2. The test port as set forth in claim 1 wherein said first and second conduit are set horizontally and are immediately affixed to said threaded coupling.

3. The test port as set forth in claim 1 wherein said collar is set within said cabinet.

4. The test port as set forth in claim 3 wherein said collar hangs below said threaded coupling.

5. The test port as set forth in claim 3 wherein said collar is above the ground.

6. The test port as set forth in claim 3 wherein said cabinet encloses a plurality of vertically oriented pipes, said threaded coupling set above said vertical pipes.

7. The test port as set forth in claim 1 further comprising a threaded boss extending from said collar for threadedly engaging a filter.

8. The test port as set forth in claim 1 further comprising an install tool for installing and removing said collar from said threaded coupling.

9. The test port as set forth in claim 1 wherein said plurality of threaded ports are disposed along a vertical outer face of said collar.

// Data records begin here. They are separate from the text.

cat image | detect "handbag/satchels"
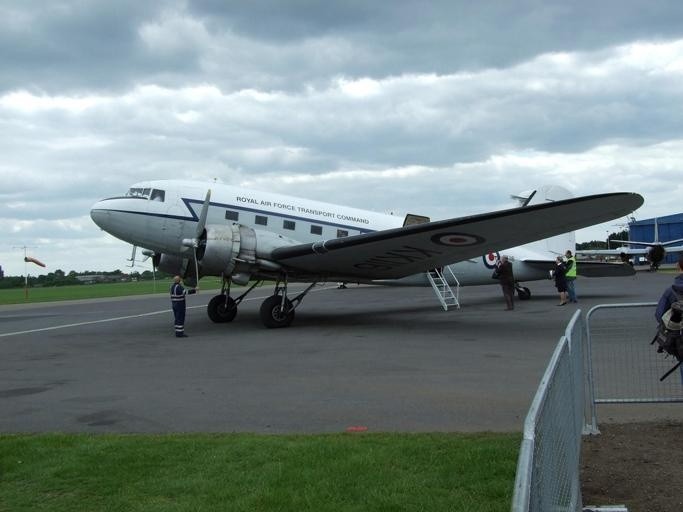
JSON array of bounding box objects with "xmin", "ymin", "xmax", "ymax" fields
[{"xmin": 654, "ymin": 300, "xmax": 682, "ymax": 362}]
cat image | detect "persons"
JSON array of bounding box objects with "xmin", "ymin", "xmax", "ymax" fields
[
  {"xmin": 491, "ymin": 254, "xmax": 515, "ymax": 312},
  {"xmin": 548, "ymin": 256, "xmax": 568, "ymax": 307},
  {"xmin": 654, "ymin": 252, "xmax": 682, "ymax": 385},
  {"xmin": 562, "ymin": 249, "xmax": 578, "ymax": 304},
  {"xmin": 168, "ymin": 275, "xmax": 198, "ymax": 338}
]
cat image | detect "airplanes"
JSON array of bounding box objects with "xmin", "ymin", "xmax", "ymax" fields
[
  {"xmin": 89, "ymin": 178, "xmax": 643, "ymax": 329},
  {"xmin": 574, "ymin": 218, "xmax": 683, "ymax": 273}
]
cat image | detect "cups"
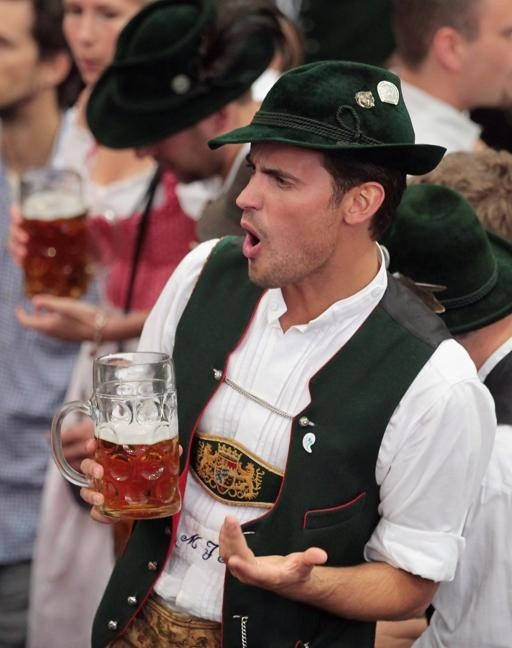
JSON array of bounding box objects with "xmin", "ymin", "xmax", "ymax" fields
[
  {"xmin": 20, "ymin": 169, "xmax": 87, "ymax": 298},
  {"xmin": 50, "ymin": 351, "xmax": 182, "ymax": 519}
]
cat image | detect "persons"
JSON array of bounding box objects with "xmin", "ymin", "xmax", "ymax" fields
[{"xmin": 2, "ymin": 2, "xmax": 510, "ymax": 647}]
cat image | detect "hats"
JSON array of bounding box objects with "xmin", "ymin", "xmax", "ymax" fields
[
  {"xmin": 383, "ymin": 181, "xmax": 512, "ymax": 332},
  {"xmin": 207, "ymin": 60, "xmax": 447, "ymax": 175},
  {"xmin": 85, "ymin": 0, "xmax": 276, "ymax": 149}
]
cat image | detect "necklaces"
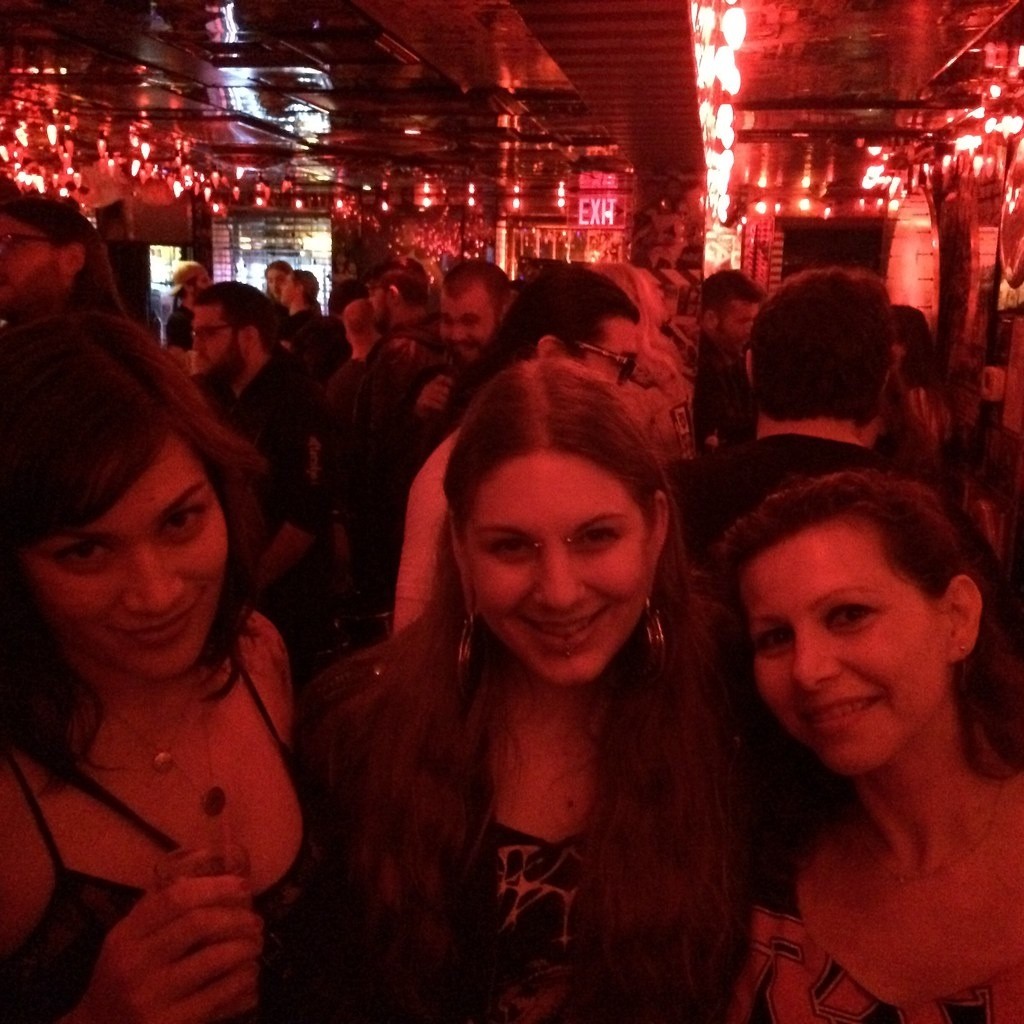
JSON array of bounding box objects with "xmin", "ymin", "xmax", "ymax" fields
[
  {"xmin": 129, "ymin": 685, "xmax": 228, "ymax": 816},
  {"xmin": 847, "ymin": 817, "xmax": 990, "ymax": 882}
]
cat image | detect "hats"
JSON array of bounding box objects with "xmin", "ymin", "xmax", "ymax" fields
[{"xmin": 168, "ymin": 260, "xmax": 203, "ymax": 296}]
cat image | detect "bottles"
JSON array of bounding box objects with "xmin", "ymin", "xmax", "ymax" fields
[{"xmin": 415, "ymin": 352, "xmax": 461, "ymax": 440}]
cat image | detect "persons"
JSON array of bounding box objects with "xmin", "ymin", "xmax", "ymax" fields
[{"xmin": 0, "ymin": 196, "xmax": 1023, "ymax": 1024}]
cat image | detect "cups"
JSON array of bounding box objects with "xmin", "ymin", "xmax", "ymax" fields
[{"xmin": 146, "ymin": 841, "xmax": 259, "ymax": 1020}]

10. The test port as set forth in claim 9 wherein said threaded ports are distributed radially along the outer face of said collar.

11. The test port as set forth in claim 1 further comprising tubing connected to said quick connect fitting; said tubing leading to a container.

12. The test port as set forth in claim 11 wherein said container is set below said collar and above the ground.

13. A test port disposed intermediate a fluid line under pressure within a conventional gasoline/diesel fuel dispenser cabinet, said test port further comprising:

(a) a threaded coupling within the dispenser cabinet above a ground surface, said threaded coupling joining a first and second conduit;

(b) a collar threadedly attachable to the threaded coupling;

(c) a plurality of threaded ports disposed in said collar along an outer face of said collar, and

(d) a plurality of plugs for closing unused ones of said plurality of threaded ports.

14. The test port as set forth in claim 13 further comprising a quick disconnect port coupled to at least one of said plurality of threaded ports.

15. The test port as set forth in claim 13 wherein said threaded coupling is arranged to join said first and second conduits at an equal height above the ground surface.

16. The test port as set forth in claim 13 wherein said collar hangs below said threaded coupling.

17. A method for testing a gasoline/diesel fuel dispenser, said method comprising the steps of:

(a) coupling a threaded coupler within a dispenser cabinet, the threaded coupling joining a first and second conduit;

(b) locating a test port along a collar threadedly attachable to the threaded coupling, the test port including a plurality of threaded ports for supporting a quick connect fitting and including a plurality of plugs closing unused threaded ports, the test port in fluid communication with the continuously pressurized portion of the fuel dispenser;

(b) selectively engaging a quick connect fitting with the test port to perform tests; and

(c) optionally testing a conventional mechanical line leak detector through the test port.

18. The method of claim 17 wherein said step of locating is performed by locating the test port with a collar having a threaded coupling for a threaded filter.

19. The method of claim 17 further comprising the steps of removing one of the plugs from one of the threaded ports, and further selectively engaging another quick connect fitting with the test port via at least a second quick connect port in the test port.

20. The method of claim 17 further comprising the step of draining fuel under pressure from the test port through a tube into a container above the ground.